SAP AG unveiled software for business intelligence and analytics, areas that are becoming integral to the strategy of the German enterprise software company.
SAP plans to unveil the products at its SAPPHIRE show, which kicks off in Orlando, said Leo Apotheker, co-CEO of SAP, who discussed the products at a meeting with members of the press in New York.
One product is a business analytics search tool called SAP BusinessObjects Explorer that Apotheker likened to an “iTunes” for business analytics that allows any business user to search and find business analytics information very quickly, he said.
The other application, called Constellation, combines social networking and business intelligence and “helps people work together in a very seamless way,” Apotheker said. He did not give many specifics about the product but said it is a “social application” that “links back into the business suite.”
SAP BusinessObjects Explorer is a product of the company's purchase of Business Objects SA in late 2007. The product combines a memory database, a custom-built search engine and a user interface that is similar to the interface of Apple's iTunes software and is designed to make it easy to search for business analytics information, he said.
“Even SAP can be cool,” Apotheker said, joking about the iTunes comparison, before describing the product. “It enables you to do one very important thing: You can look at any quantity of data — we're talking about terabytes, hundreds of terabytes — and get an answer in less than a second in normal language,” he said.
Business intelligence and analytics are becoming an increasingly important part of SAP's overall business, particularly since the purchase of Business Objects, Apotheker said. He said that while many people still think of SAP as mainly an ERP company, ERP “is not our biggest moneymaker” and accounts for only a small percentage of SAP's revenue.
“I believe business intelligence is a true game-changer, provided you make it accessible to the common human being,” he said.
Apotheker's appearance comes as he is about to take over as sole CEO of SAP. His colleague and co-CEO, Henning Kagermann, who Apotheker congratulated for his service, is stepping down next week.
In addition to giving a SAPPHIRE preview, Apotheker addressed a range of other topics.

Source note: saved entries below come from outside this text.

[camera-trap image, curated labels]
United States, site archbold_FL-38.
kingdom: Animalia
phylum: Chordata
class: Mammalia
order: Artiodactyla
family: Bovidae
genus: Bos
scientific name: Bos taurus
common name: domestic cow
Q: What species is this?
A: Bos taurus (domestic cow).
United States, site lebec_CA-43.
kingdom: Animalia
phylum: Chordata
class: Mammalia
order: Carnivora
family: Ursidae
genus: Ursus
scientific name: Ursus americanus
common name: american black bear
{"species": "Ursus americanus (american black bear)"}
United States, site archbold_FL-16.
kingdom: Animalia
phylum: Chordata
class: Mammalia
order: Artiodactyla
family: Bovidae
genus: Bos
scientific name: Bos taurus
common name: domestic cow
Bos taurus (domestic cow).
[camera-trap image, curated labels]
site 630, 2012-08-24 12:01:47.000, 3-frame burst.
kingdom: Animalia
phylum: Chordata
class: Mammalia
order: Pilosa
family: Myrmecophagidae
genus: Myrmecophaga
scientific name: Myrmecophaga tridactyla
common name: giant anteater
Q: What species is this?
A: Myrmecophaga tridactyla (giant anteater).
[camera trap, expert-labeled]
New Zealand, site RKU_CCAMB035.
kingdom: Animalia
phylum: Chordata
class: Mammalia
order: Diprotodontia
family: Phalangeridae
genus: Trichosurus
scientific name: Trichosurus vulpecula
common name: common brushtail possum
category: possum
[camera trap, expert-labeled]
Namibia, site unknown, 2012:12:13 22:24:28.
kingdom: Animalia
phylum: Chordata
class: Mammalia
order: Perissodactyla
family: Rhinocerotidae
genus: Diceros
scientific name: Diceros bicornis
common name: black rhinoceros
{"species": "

Among other things, he defended SAP's enterprise support policy and commented on the current economic recession.
Regarding the former subject, he took a shot at SAP competitor Salesforce.com Inc.'s enterprise support policy. Salesforce.com CEO Marc Benioff has warned of vendor lock-in with enterprise support and said customers should not pay for it.
“Someone thinks enterprise support shouldn't be paid because it's a lock-in — that's a bloody joke,” Apotheker said. He said that SAP's 86,000 global customers have a choice about whether they want to pay for enterprise support.
Apotheker acknowledged that SAP derives a significant amount of recurring revenue from its support offerings, but he said the company has committed to making it a good value for customers.
“There is no other vendor on the planet that has sat down with its users and customers” to discuss support in the way SAP has done, he said. “We will deliver a 30% value generation over a period of four years.”
Discussing the challenging economy, Apotheker stressed the importance of business responsibility going forward, and said SAP's business analytics and applications strategies are aimed at making businesses take more responsibility and fostering sustainability.
“I believe we are talking about a period — and I'm sure it will last for quite a number of years — where people want businesses to demonstrate accountability,” he said. “At SAP, we think that is a good thing, and we want to embrace that.”
And on the subject of sustainability, the company announced that it plans to acquire a company called Clear Standards Inc., which offers software to help companies measure greenhouse gas emissions and other environmental impacts.
In a statement, SAP said the acquisition would enable it to help organizations meet the carbon-management requirements of increasingly stringent government regulations and be more transparent about responsible ecological strategies.